--- SOURCE DATA Enclosed Below ---

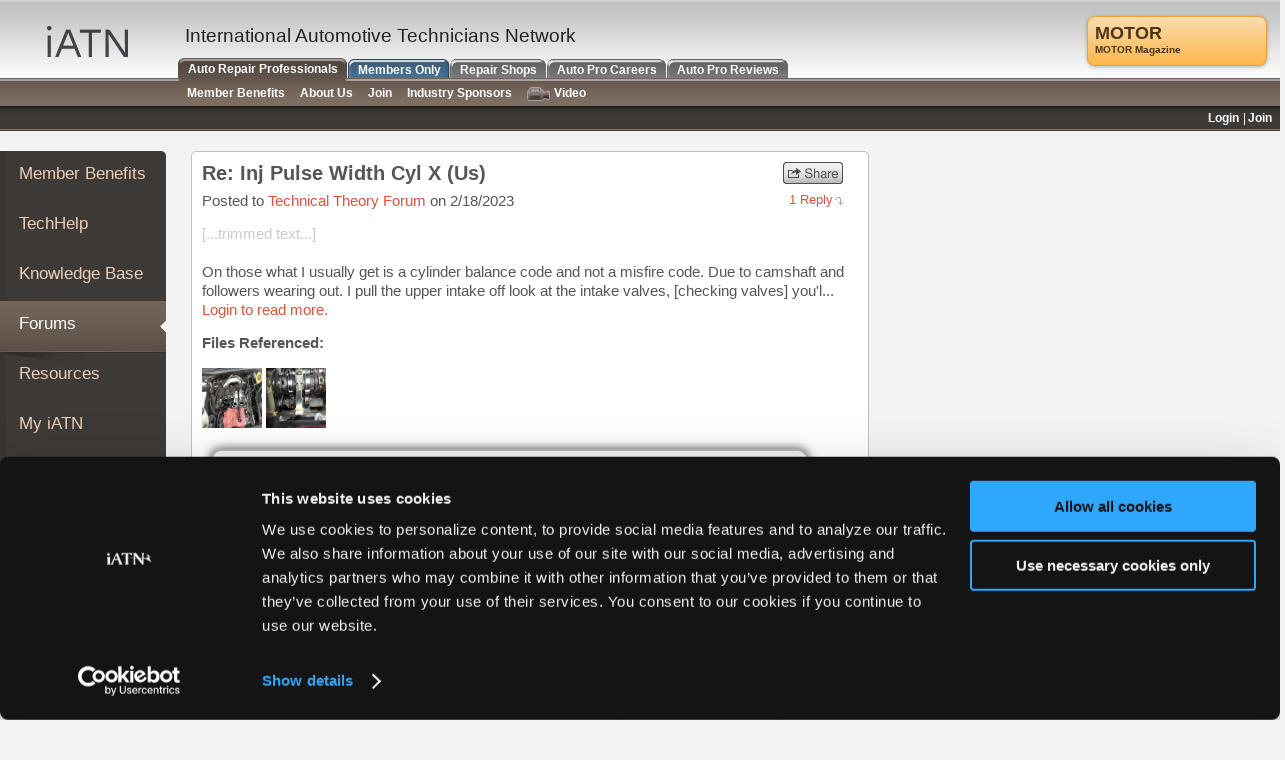

--- FILE ---
content_type: text/javascript
request_url: https://www.iatn.net/minify/i/v/78/exp/30/nomin/1/f/--js--overviews.js/f/--includes--js--waypoints.min.js/index.aspx
body_size: 2600
content:


/*==========================*/
/* Minify: /js/overviews.js */
/*==========================*/

function showPreview(id) {
    //images/overviews/thumbnail-mouseover.png 400x224
    document.getElementById('p' + id).innerHTML = '<img src="/images/overviews/thumbnail-mouseover.png" width="400" height="224" />';
    document.getElementById('p' + id).style.display = "";
}


function hidePreview(id) {
    document.getElementById('p' + id).style.display = "none";
   }

   $(document).ready(function () {

    $("a#pu-sponsor-webpage").fancybox({
      'title': this.title,
      'overlayColor': '#181615',
      'overlayOpacity': 0.8,
      'transitionIn': 'none',
      'transitionOut': 'none',
      'autoScale': true,
      'autoDimensions': true,
      'onComplete': function () { $("#fancybox-title").css({ 'font-weight': 'bold', 'color': '#000000', 'top': '0', 'bottom': 'auto' }); }
    });

   });

jQuery(function ()
{
  var ua = $.browser;
  if (!ua.msie || ua.version > 7)
  {
      $.waypoints.settings.scrollThrottle = 30;
      $('.leftside').waypoint(function (event, direction)
      {
        $("#leftside-holder").toggleClass('sticky-hold', direction === "down");
        $(this).toggleClass('sticky', direction === "down");
        event.stopPropagation();
      });
  }
  
    if (!window.__twitterIntentHandler)
    {
      var intentRegex = /twitter\.com(\:\d{2,4})?\/intent\/(\w+)/,
          windowOptions = 'scrollbars=yes,resizable=yes,toolbar=no,location=yes',
          width = 550,
          height = 420,
          winHeight = screen.height,
          winWidth = screen.width;
     
      function handleIntent(e) {
        e = e || window.event;
        var target = e.target || e.srcElement,
            m, left, top;
     
        while (target && target.nodeName.toLowerCase() !== 'a') {
          target = target.parentNode;
        }
     
        if (target && target.nodeName.toLowerCase() === 'a' && target.href) {
          m = target.href.match(intentRegex);
          if (m) {
            left = Math.round((winWidth / 2) - (width / 2));
            top = 0;
     
            if (winHeight > height) {
              top = Math.round((winHeight / 2) - (height / 2));
            }
     
            window.open(target.href, 'intent', windowOptions + ',width=' + width +
                                               ',height=' + height + ',left=' + left + ',top=' + top);
            e.returnValue = false;
            e.preventDefault && e.preventDefault();
          }
        }
      }
     
      if (document.addEventListener) {
        document.addEventListener('click', handleIntent, false);
      } else if (document.attachEvent) {
        document.attachEvent('onclick', handleIntent);
      }
      window.__twitterIntentHandler = true;
  }
});




/*=======================================*/
/* Minify: /includes/js/waypoints.min.js */
/*=======================================*/

/*
jQuery Waypoints - v1.1.3
Copyright (c) 2011 Caleb Troughton
Dual licensed under the MIT license and GPL license.
https://github.com/imakewebthings/jquery-waypoints/blob/master/MIT-license.txt
https://github.com/imakewebthings/jquery-waypoints/blob/master/GPL-license.txt
*/
(function($,k,m,i,d){var e=$(i),g="waypoint.reached",b=function(o,n){o.element.trigger(g,n);if(o.options.triggerOnce){o.element[k]("destroy")}},h=function(p,o){var n=o.waypoints.length-1;while(n>=0&&o.waypoints[n].element[0]!==p[0]){n-=1}return n},f=[],l=function(n){$.extend(this,{element:$(n),oldScroll:0,waypoints:[],didScroll:false,didResize:false,doScroll:$.proxy(function(){var q=this.element.scrollTop(),p=q>this.oldScroll,s=this,r=$.grep(this.waypoints,function(u,t){return p?(u.offset>s.oldScroll&&u.offset<=q):(u.offset<=s.oldScroll&&u.offset>q)}),o=r.length;if(!this.oldScroll||!q){$[m]("refresh")}this.oldScroll=q;if(!o){return}if(!p){r.reverse()}$.each(r,function(u,t){if(t.options.continuous||u===o-1){b(t,[p?"down":"up"])}})},this)});$(n).scroll($.proxy(function(){if(!this.didScroll){this.didScroll=true;i.setTimeout($.proxy(function(){this.doScroll();this.didScroll=false},this),$[m].settings.scrollThrottle)}},this)).resize($.proxy(function(){if(!this.didResize){this.didResize=true;i.setTimeout($.proxy(function(){$[m]("refresh");this.didResize=false},this),$[m].settings.resizeThrottle)}},this));e.load($.proxy(function(){this.doScroll()},this))},j=function(n){var o=null;$.each(f,function(p,q){if(q.element[0]===n){o=q;return false}});return o},c={init:function(o,n){this.each(function(){var u=$.fn[k].defaults.context,q,t=$(this);if(n&&n.context){u=n.context}if(!$.isWindow(u)){u=t.closest(u)[0]}q=j(u);if(!q){q=new l(u);f.push(q)}var p=h(t,q),s=p<0?$.fn[k].defaults:q.waypoints[p].options,r=$.extend({},s,n);r.offset=r.offset==="bottom-in-view"?function(){var v=$.isWindow(u)?$[m]("viewportHeight"):$(u).height();return v-$(this).outerHeight()}:r.offset;if(p<0){q.waypoints.push({element:t,offset:null,options:r})}else{q.waypoints[p].options=r}if(o){t.bind(g,o)}});$[m]("refresh");return this},remove:function(){return this.each(function(o,p){var n=$(p);$.each(f,function(r,s){var q=h(n,s);if(q>=0){s.waypoints.splice(q,1)}})})},destroy:function(){return this.unbind(g)[k]("remove")}},a={refresh:function(){$.each(f,function(r,s){var q=$.isWindow(s.element[0]),n=q?0:s.element.offset().top,p=q?$[m]("viewportHeight"):s.element.height(),o=q?0:s.element.scrollTop();$.each(s.waypoints,function(u,x){if(!x){return}var t=x.options.offset,w=x.offset;if(typeof x.options.offset==="function"){t=x.options.offset.apply(x.element)}else{if(typeof x.options.offset==="string"){var v=parseFloat(x.options.offset);t=x.options.offset.indexOf("%")?Math.ceil(p*(v/100)):v}}x.offset=x.element.offset().top-n+o-t;if(x.options.onlyOnScroll){return}if(w!==null&&s.oldScroll>w&&s.oldScroll<=x.offset){b(x,["up"])}else{if(w!==null&&s.oldScroll<w&&s.oldScroll>=x.offset){b(x,["down"])}else{if(!w&&o>x.offset){b(x,["down"])}}}});s.waypoints.sort(function(u,t){return u.offset-t.offset})})},viewportHeight:function(){return(i.innerHeight?i.innerHeight:e.height())},aggregate:function(){var n=$();$.each(f,function(o,p){$.each(p.waypoints,function(q,r){n=n.add(r.element)})});return n}};$.fn[k]=function(n){if(c[n]){return c[n].apply(this,Array.prototype.slice.call(arguments,1))}else{if(typeof n==="function"||!n){return c.init.apply(this,arguments)}else{if(typeof n==="object"){return c.init.apply(this,[null,n])}else{$.error("Method "+n+" does not exist on jQuery "+k)}}}};$.fn[k].defaults={continuous:true,offset:0,triggerOnce:false,context:i};$[m]=function(n){if(a[n]){return a[n].apply(this)}else{return a.aggregate()}};$[m].settings={resizeThrottle:200,scrollThrottle:100};e.load(function(){$[m]("refresh")})})(jQuery,"waypoint","waypoints",this);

--- End of Enclosed SOURCE DATA ---

REQUIRED WORK =>
For every line above that includes the word "toLowerCase", return the line.

ANSWER TO THE PROBLEM =>
        while (target && target.nodeName.toLowerCase() !== 'a') {
        if (target && target.nodeName.toLowerCase() === 'a' && target.href) {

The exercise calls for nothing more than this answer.